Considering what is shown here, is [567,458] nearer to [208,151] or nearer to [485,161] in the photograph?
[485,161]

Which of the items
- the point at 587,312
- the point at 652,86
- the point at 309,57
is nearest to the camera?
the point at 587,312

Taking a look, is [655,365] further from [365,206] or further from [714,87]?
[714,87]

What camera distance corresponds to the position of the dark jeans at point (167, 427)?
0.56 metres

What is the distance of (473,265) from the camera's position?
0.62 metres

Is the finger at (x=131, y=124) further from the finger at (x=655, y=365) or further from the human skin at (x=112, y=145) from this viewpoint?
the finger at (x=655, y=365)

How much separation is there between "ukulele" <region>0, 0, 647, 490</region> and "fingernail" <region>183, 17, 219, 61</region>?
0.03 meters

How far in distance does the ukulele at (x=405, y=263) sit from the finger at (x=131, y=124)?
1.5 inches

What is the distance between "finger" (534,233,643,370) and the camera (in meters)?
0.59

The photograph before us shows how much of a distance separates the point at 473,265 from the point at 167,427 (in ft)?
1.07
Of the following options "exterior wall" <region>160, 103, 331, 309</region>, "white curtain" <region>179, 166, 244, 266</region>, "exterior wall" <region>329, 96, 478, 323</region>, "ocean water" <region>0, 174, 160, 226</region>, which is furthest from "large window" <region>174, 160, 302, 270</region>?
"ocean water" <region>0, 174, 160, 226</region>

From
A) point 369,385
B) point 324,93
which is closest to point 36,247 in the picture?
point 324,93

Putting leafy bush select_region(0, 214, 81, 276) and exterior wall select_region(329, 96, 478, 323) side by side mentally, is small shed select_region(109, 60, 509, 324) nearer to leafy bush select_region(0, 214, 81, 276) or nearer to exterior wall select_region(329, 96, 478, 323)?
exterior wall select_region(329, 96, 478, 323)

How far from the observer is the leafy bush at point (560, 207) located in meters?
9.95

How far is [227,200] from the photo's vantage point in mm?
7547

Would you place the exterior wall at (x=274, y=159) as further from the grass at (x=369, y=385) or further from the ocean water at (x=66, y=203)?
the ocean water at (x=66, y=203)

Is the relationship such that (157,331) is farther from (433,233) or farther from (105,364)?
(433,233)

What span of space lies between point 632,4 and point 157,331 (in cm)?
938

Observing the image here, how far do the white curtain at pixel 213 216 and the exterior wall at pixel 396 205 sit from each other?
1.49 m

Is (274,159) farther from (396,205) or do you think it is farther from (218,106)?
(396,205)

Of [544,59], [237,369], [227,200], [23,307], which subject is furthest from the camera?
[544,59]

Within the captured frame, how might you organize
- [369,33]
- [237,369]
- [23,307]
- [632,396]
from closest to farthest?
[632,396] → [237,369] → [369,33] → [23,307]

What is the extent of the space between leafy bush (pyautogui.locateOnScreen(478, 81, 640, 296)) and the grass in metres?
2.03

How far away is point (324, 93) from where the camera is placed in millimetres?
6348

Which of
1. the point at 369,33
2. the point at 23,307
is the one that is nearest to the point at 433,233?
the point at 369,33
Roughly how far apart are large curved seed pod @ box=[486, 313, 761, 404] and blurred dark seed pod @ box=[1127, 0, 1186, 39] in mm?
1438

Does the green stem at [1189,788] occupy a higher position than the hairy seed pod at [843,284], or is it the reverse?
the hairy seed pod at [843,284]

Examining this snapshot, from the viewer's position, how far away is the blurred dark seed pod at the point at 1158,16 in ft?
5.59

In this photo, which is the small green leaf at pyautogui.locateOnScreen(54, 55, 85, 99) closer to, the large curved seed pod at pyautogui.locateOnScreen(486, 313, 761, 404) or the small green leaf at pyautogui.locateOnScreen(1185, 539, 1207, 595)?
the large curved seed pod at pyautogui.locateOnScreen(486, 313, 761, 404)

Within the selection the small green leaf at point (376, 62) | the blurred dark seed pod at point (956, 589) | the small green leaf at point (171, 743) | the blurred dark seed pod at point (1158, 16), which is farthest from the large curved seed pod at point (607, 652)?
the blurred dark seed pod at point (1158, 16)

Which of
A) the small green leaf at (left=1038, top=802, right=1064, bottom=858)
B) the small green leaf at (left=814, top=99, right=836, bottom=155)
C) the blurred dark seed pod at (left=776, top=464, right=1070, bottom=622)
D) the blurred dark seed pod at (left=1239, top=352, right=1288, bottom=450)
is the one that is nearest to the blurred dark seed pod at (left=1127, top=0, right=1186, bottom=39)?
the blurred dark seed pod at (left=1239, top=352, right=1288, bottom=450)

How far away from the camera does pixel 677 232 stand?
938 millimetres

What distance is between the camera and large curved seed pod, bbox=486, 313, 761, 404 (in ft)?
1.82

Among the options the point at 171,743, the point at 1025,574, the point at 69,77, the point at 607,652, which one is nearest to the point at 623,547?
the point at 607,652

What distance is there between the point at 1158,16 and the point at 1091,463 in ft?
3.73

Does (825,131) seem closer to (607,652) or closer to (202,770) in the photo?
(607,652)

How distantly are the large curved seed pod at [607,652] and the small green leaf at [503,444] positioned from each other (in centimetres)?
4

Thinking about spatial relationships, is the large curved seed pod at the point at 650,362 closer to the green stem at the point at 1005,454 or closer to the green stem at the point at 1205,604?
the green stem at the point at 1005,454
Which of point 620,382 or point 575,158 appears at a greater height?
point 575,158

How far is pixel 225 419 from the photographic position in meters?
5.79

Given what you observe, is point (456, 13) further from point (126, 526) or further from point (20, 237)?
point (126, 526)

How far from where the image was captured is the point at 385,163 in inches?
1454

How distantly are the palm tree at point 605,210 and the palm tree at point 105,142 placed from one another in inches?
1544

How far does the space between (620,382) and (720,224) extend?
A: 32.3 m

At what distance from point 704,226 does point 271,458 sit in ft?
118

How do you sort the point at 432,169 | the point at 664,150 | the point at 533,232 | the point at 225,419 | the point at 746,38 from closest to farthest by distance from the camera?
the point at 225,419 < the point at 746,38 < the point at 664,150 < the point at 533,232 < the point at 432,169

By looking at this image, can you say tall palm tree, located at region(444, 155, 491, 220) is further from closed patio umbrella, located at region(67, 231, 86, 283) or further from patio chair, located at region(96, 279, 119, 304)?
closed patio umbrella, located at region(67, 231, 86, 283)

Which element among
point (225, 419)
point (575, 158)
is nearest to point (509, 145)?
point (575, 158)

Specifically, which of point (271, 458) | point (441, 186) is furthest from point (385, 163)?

SET PROBLEM | Locate every line in the listing above that contains the string "patio", and copy each of those lines in full.

SOLVED EXERCISE |
By looking at this image, can you say tall palm tree, located at region(444, 155, 491, 220) is further from closed patio umbrella, located at region(67, 231, 86, 283) or further from patio chair, located at region(96, 279, 119, 304)?
closed patio umbrella, located at region(67, 231, 86, 283)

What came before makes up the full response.